Relations décembre 2010

Julia Posca

L’endettement forme la jeunesse

L’auteure, détentrice d’une maîtrise en sociologie à l’UQAM, est membre du Collectif d’analyse de la financiarisation du capitalisme avancé (CAFCA)

Si l’endettement croissant des jeunes est le fruit d’une culture consumériste, il n’est pas juste d’en appeler à leur sens des responsabilités et de la discipline budgétaire sans responsabiliser l’industrie financière qui le normalise, l’encourage et en profite.

« Avant les années 1960, le fait de recourir au crédit pour effectuer des achats ordinaires était un phénomène plutôt rare. L’opinion publique y était défavorable, car le crédit à la consommation était associé à une mauvaise gestion des affaires personnelles. Aujourd’hui, les choses ont bien changé. Le crédit à la consommation fait désormais partie du mode de vie des Québécois. On emprunte généralement sans culpabiliser. […] Les gens apprécient mieux les avantages du crédit. […] Grâce au crédit, on n’est pas obligé de retarder la réalisation de certains projets comme l’achat d’une voiture, par exemple. » Cette introduction au crédit à la consommation, extraite d’un manuel d’économie pour les élèves de 5e secondaire, côtoyait une section sur les avantages de la planification budgétaire et une autre sur les dangers de l’endettement. Le cours d’économie a été retiré du programme en 2009 – après que celui d’économie familiale ait été aboli à la fin des années 1990. Et l’endettement chez les jeunes, lui, a depuis augmenté.

En octobre 2009, la Coalition des associations de consommateurs du Québec (CACQ) publiait les résultats d’une étude portant sur les habitudes et les connaissances des jeunes en matière de crédit à la consommation. Ceux d’entre eux qui possèdent en moyenne 1,5 carte de crédit ont admis, dans 75 % des cas, détenir une dette de moins de 1000 $. Cette donnée situe l’endettement moyen des jeunes de 18 à 29 ans à 1700 $. À ce chiffre, il faut cependant ajouter les autres dettes contractées. Selon les données de Statistique Canada, les jeunes adultes de moins de 35 ans cumulaient quant à eux une dette de 39,40 $ pour chaque tranche de 100 $ d’avoirs en 2005. De plus, on apprenait, dans une étude de l’Agence de la consommation en matière financière du Canada parue en août 2008, que six jeunes sur dix avaient contracté une dette, majoritairement un prêt étudiant ou un solde sur une carte de crédit. De ce lot, 36 % ont affirmé que la somme de leurs dettes dépassait 10 000 $ et 21 %, qu’elle était supérieure à 20 000 $. 37 % des jeunes admettaient ne pas avoir été en mesure de couvrir leurs dépenses pendant au moins un mois de l’année (proportion qui monte à 56 % dans le cas des jeunes parents).
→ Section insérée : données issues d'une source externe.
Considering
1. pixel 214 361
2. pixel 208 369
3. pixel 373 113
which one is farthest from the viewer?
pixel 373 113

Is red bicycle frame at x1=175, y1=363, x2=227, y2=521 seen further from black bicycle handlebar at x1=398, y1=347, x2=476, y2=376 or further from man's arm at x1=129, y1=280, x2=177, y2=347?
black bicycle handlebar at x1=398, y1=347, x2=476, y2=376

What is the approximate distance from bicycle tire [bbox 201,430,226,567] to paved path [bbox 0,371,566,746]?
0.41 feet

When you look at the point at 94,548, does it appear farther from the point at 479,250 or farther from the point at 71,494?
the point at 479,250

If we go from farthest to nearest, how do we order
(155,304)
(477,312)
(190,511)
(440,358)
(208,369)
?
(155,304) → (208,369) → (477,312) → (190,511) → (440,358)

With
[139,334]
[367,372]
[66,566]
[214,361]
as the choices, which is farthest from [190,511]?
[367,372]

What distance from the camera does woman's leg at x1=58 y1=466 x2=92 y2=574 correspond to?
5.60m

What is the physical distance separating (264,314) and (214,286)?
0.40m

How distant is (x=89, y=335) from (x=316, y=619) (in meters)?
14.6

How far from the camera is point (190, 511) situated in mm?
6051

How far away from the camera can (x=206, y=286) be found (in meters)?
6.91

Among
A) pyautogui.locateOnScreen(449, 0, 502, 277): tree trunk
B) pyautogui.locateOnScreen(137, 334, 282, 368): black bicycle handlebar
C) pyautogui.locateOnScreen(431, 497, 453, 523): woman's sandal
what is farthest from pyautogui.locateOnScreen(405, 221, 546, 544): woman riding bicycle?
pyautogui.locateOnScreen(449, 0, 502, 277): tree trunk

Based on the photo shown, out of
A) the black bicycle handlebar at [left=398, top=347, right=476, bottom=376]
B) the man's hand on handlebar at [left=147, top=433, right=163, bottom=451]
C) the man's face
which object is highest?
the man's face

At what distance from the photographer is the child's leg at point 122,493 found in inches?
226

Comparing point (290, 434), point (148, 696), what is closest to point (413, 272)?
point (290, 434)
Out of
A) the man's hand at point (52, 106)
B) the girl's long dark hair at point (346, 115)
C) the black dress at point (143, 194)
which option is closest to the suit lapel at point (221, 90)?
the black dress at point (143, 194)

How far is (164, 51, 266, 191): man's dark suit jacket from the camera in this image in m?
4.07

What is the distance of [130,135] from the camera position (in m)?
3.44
L’endettement, un problème individuel?

Les organismes concernés concluent généralement que c’est le peu de connaissances en matière de consommation de produits financiers qui est à la source de cet endettement élevé. Plusieurs comme l’Association des banquiers canadiens travaillent ainsi à rehausser le niveau de « littératie financière ». La campagne « Dans la marge jusqu’au cou » de la CACQ vise, par exemple, à informer les jeunes sur les façons de consommer de manière plus raisonnable, c’est-à-dire à la hauteur de leurs moyens. Les responsables de cette initiative suggèrent aussi que si les jeunes sont endettés, c’est parce qu’ils ont tendance à surconsommer. Leur utilisation irréfléchie du crédit les conduirait à l’endettement, voire au surendettement. Contre cette tendance, on leur adresse des messages qui tiennent lieu d’objectifs : « Me rebrancher sur mes besoins réels », « Mieux me connaître comme consommateur ». En bref, on attribue la responsabilité du problème presque strictement aux jeunes et, dans un deuxième temps, on cherche à faire d’eux de meilleurs consommateurs, mais de meilleurs emprunteurs aussi!

Loin d’être un phénomène typiquement « jeune », l’augmentation de la dépendance envers le crédit peut être vue comme une conséquence de la financiarisation de l’économie qui, depuis la fin des années 1970, s’est faite au détriment des ménages de la classe moyenne, tous âges confondus. Or, les jeunes ont peut-être un « rôle » plus important qu’il n’y paraît dans ce qu’il faut qualifier de système d’endettement, système qui est le parfait corollaire de la montée fulgurante du pouvoir des acteurs financiers dans les sociétés capitalistes.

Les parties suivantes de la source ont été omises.